PROBLEM STATEMENT: From the passage below on Senator McCain's supplement bill, reproduce word for word everything from "Senator McCain’s bill" down to "sold as steroids).".

PASSAGE PROVIDED:
* Start *

Senator McCain’s bill was advertised as a means to stop steroids from being sold as supplements, but instead the bill gives FDA broad new powers to ban all manner of supplements other than those sold as steroids, to require new registration and reporting by all who sell supplements, and to cause simple distributors of supplements to be open to FDA inspections, even civil penalties and fines, for the first time. In short, McCain’s bill greatly expands FDA discretionary power to remove a wide variety of safely consumed dietary supplements from the market and to cause presently law abiding citizens to become law violators for failing to file registration forms and keep records (neither of which are remotely needed to protect the public from supplements sold as steroids).

* End *

INFORMATION SHOWN:
* Start *

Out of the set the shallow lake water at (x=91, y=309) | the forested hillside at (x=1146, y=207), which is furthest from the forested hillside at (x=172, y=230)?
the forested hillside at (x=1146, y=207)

* End *

TASK ANSWER:
Senator McCain’s bill was advertised as a means to stop steroids from being sold as supplements, but instead the bill gives FDA broad new powers to ban all manner of supplements other than those sold as steroids, to require new registration and reporting by all who sell supplements, and to cause simple distributors of supplements to be open to FDA inspections, even civil penalties and fines, for the first time. In short, McCain’s bill greatly expands FDA discretionary power to remove a wide variety of safely consumed dietary supplements from the market and to cause presently law abiding citizens to become law violators for failing to file registration forms and keep records (neither of which are remotely needed to protect the public from supplements sold as steroids).